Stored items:
::::

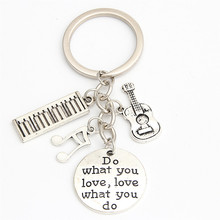 Music Note Guitar Charms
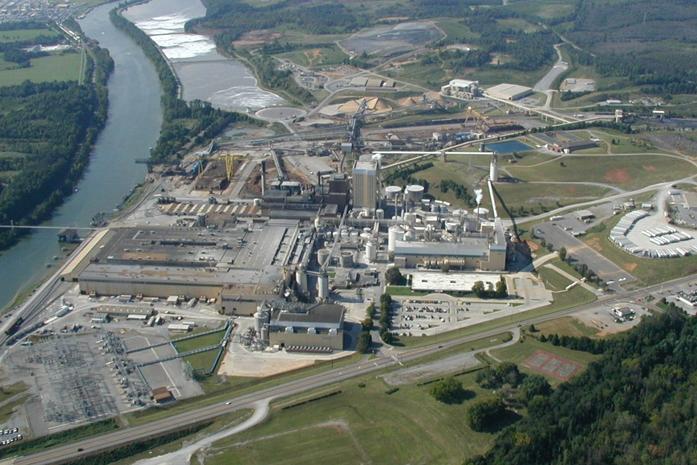 Resolute paper mill in Calhoun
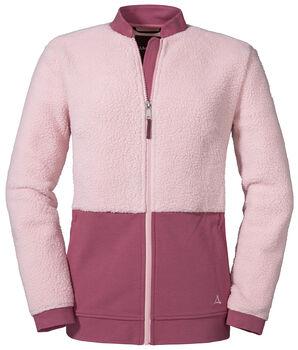 SCHÖFFEL Stavanger Fleecejacke Damen Pink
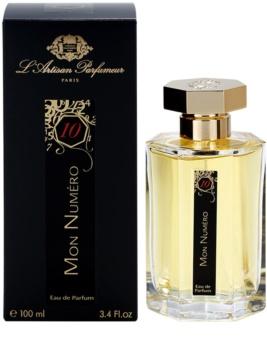 L'Artisan Parfumeur Mon Numéro 10 Eau de Parfum unisex 100 μλ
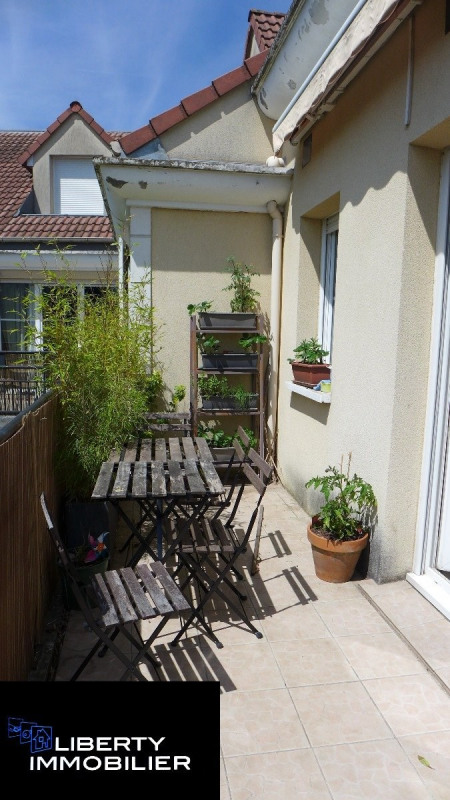 Vente appartement Trappes 187 000€ - Photo 7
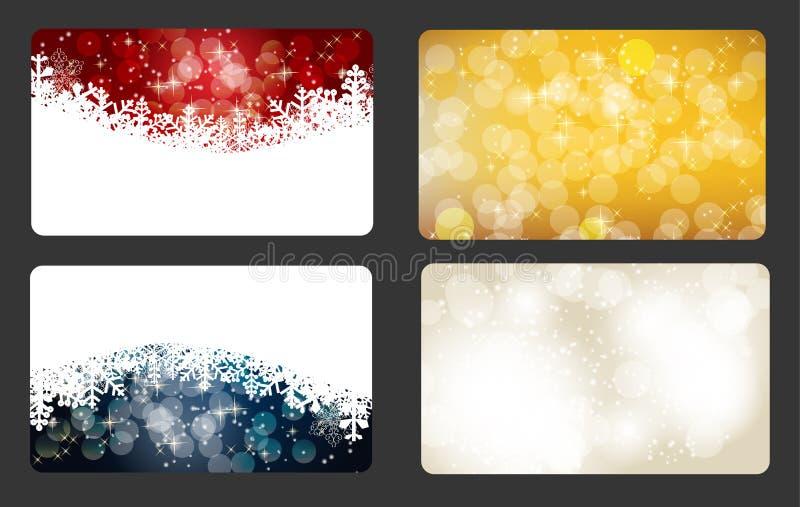 Set av vektorjul/det nya året baner (kort) royaltyfri illustrationer
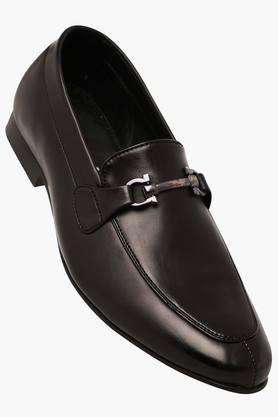 FRANCO LEONEMens Slipon Leather Smart Formal Shoe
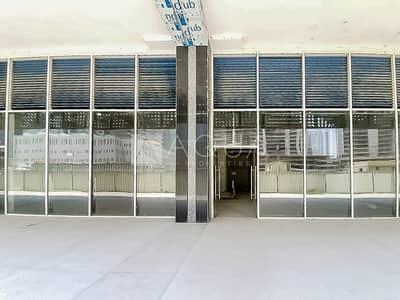 محل تجاري  للايجار في الخليج التجاري، دبي - Retail | Close to Burj Khalifa District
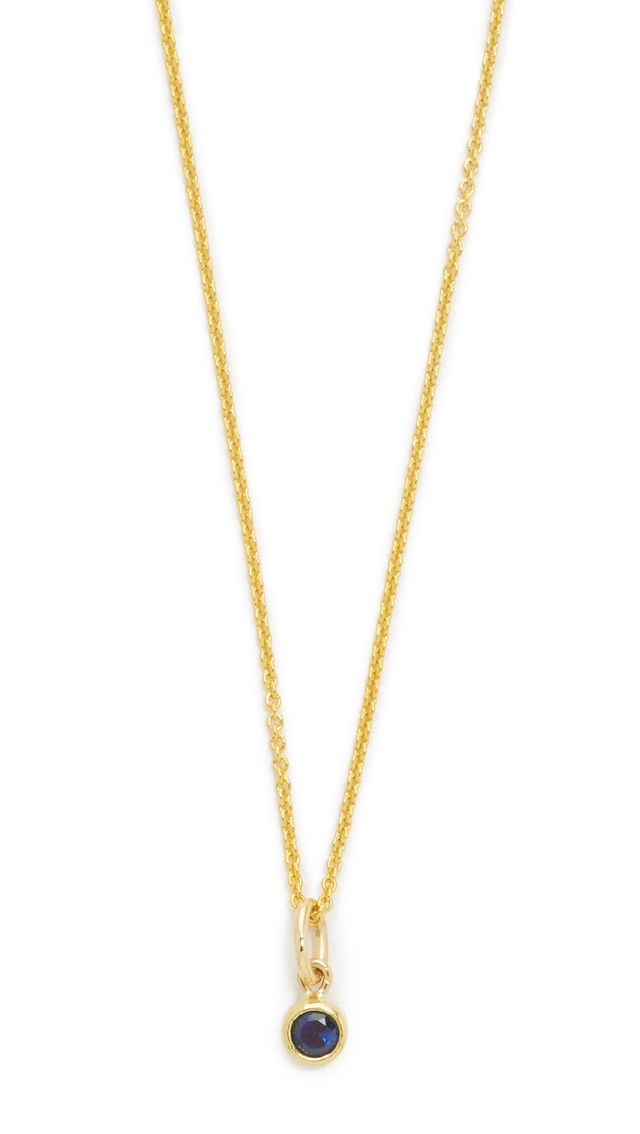 Jennifer Meyer Jewelry Sapphire Single Bezel Necklace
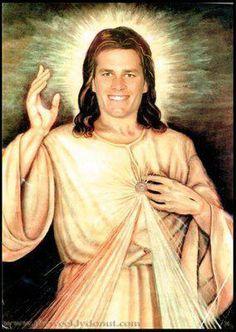 He returns.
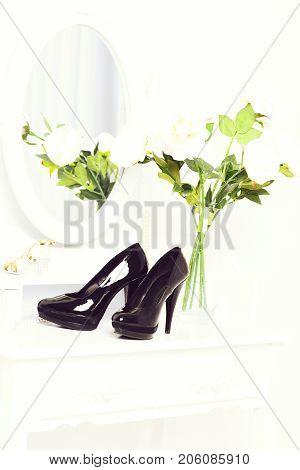 Black Shoes On Female Boudoir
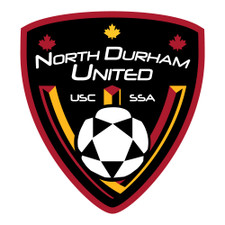 NDUFC - North Durham United FC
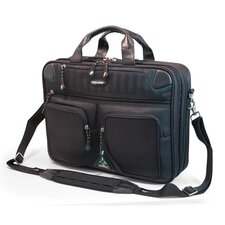 ScanFast 2.0 Laptop Briefcase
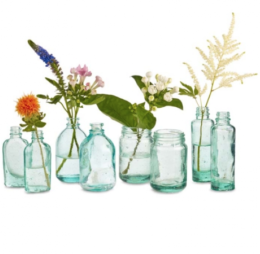 Featured Product Mason™ Vase Set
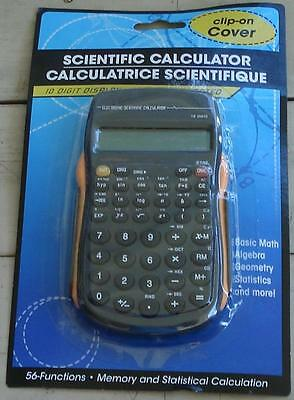 NEW IN PACKAGE Battery Operated Hand Held Scientific Calculator, Yellow Accent
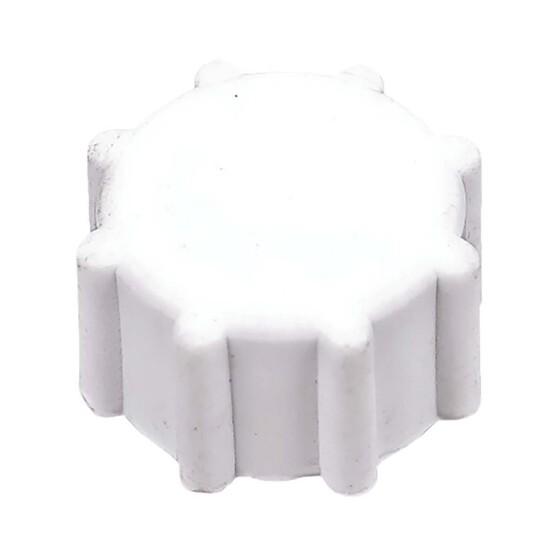 Icekool Bung Cap to suit IceKool, , bcf_hi-res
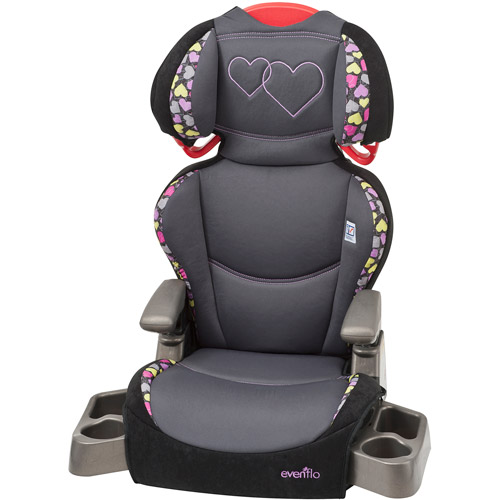 Evenflo - Big Kid DLX Booster Car Seat, Amelia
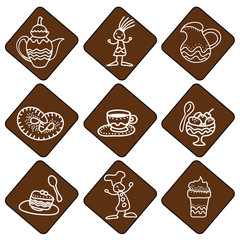 Icones with tea and coffee things on brown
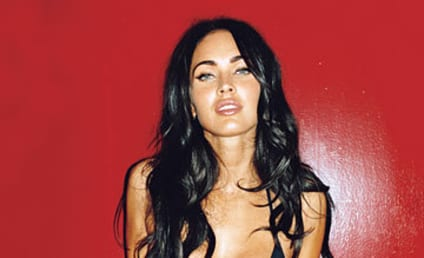 Megan Fox Bikini Photos: THG Hot Bodies Countdown #11!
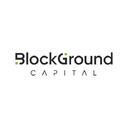 Blockground Capital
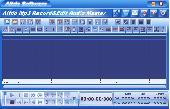 Altdo Mp3 Record&Edit Audio Master Screenshot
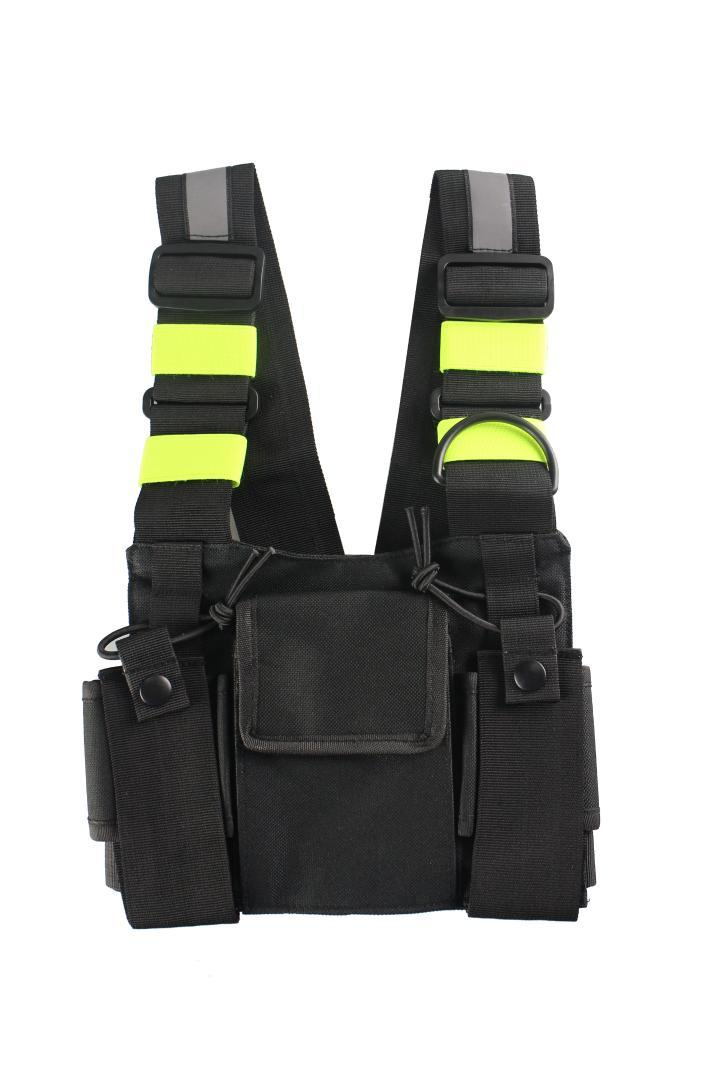 Radio Chest Harness Chest Front Pack Pouch Holster Vest Rig Bag for Walkie Talkie Motorola Baofeng TYT Wouxun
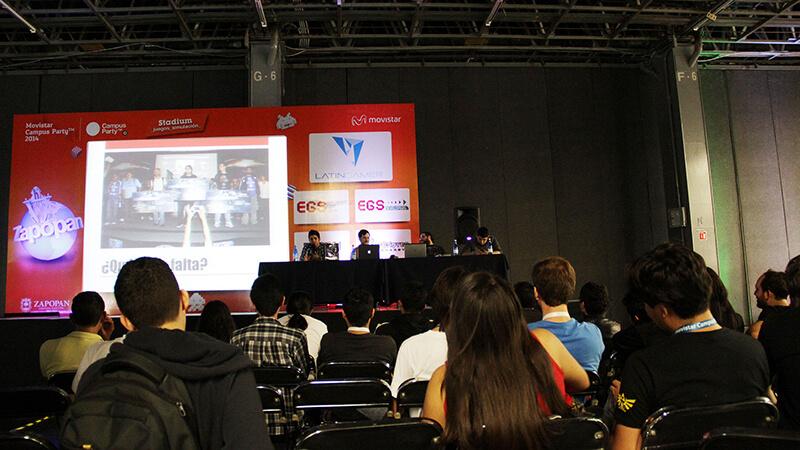 東大「LOLサークル」が中国・韓国での「e-SPORTS大会」に挑戦
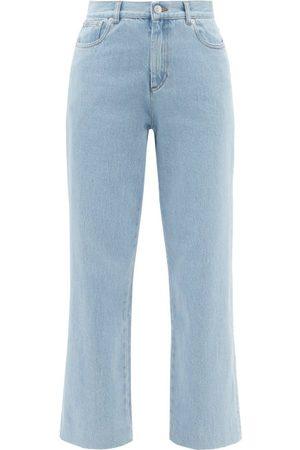 A.P.C. New Sailor High-rise Cropped Straight-leg Jeans - Womens - Light Denim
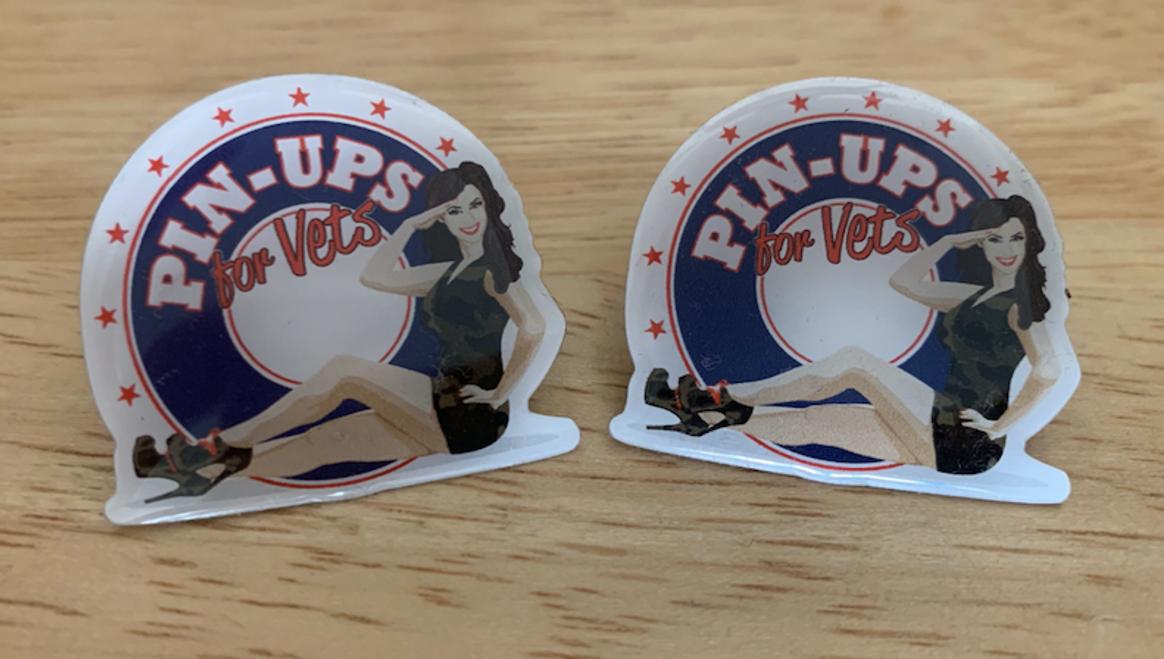 """""""PIN-UPS  FOR  VETS""""  LOGO  PIN"""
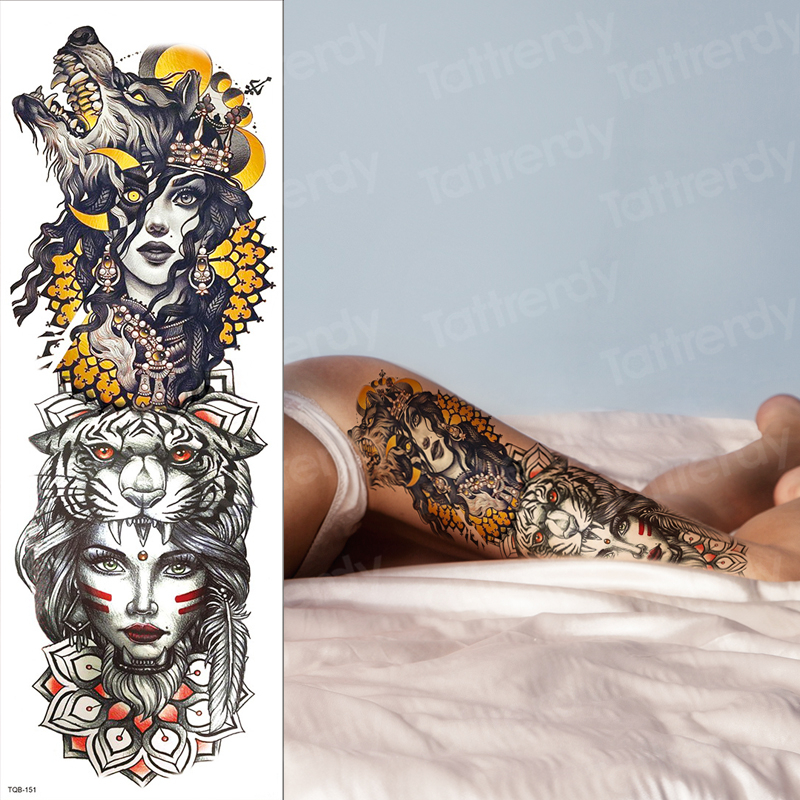 Temporary Thigh Tattoos Wolf Girl Moon Forest Large Tattoo Mens Fake Arm Shoulder Tattoo Oversleeve Legs Body Sticker Waterproof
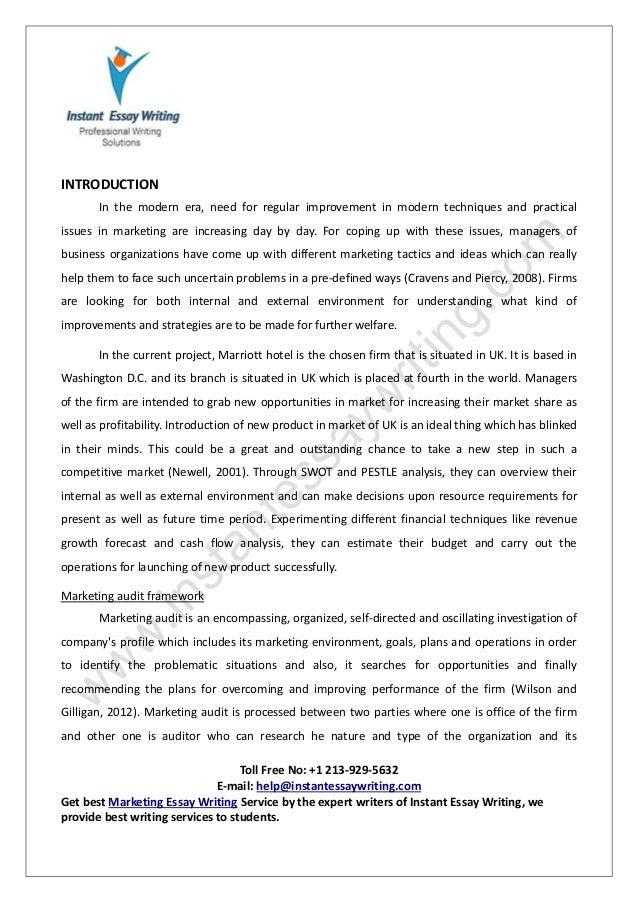 best marketing essay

::::

Task prompt: Give back the records above exactly. Pictures stay out.

Output of the exercise:
 Music Note Guitar Charms
 Resolute paper mill in Calhoun
 SCHÖFFEL Stavanger Fleecejacke Damen Pink
 L'Artisan Parfumeur Mon Numéro 10 Eau de Parfum unisex 100 μλ
 Vente appartement Trappes 187 000€ - Photo 7
 Set av vektorjul/det nya året baner (kort) royaltyfri illustrationer
 FRANCO LEONEMens Slipon Leather Smart Formal Shoe
 محل تجاري  للايجار في الخليج التجاري، دبي - Retail | Close to Burj Khalifa District
 Jennifer Meyer Jewelry Sapphire Single Bezel Necklace
 He returns.
 Black Shoes On Female Boudoir
 NDUFC - North Durham United FC
 ScanFast 2.0 Laptop Briefcase
 Featured Product Mason™ Vase Set
 NEW IN PACKAGE Battery Operated Hand Held Scientific Calculator, Yellow Accent
 Icekool Bung Cap to suit IceKool, , bcf_hi-res
 Evenflo - Big Kid DLX Booster Car Seat, Amelia
 Icones with tea and coffee things on brown
 Megan Fox Bikini Photos: THG Hot Bodies Countdown #11!
 Blockground Capital
 Altdo Mp3 Record&Edit Audio Master Screenshot
 Radio Chest Harness Chest Front Pack Pouch Holster Vest Rig Bag for Walkie Talkie Motorola Baofeng TYT Wouxun
 東大「LOLサークル」が中国・韓国での「e-SPORTS大会」に挑戦
 A.P.C. New Sailor High-rise Cropped Straight-leg Jeans - Womens - Light Denim
 """""""PIN-UPS  FOR  VETS""""  LOGO  PIN"""
 Temporary Thigh Tattoos Wolf Girl Moon Forest Large Tattoo Mens Fake Arm Shoulder Tattoo Oversleeve Legs Body Sticker Waterproof
 best marketing essay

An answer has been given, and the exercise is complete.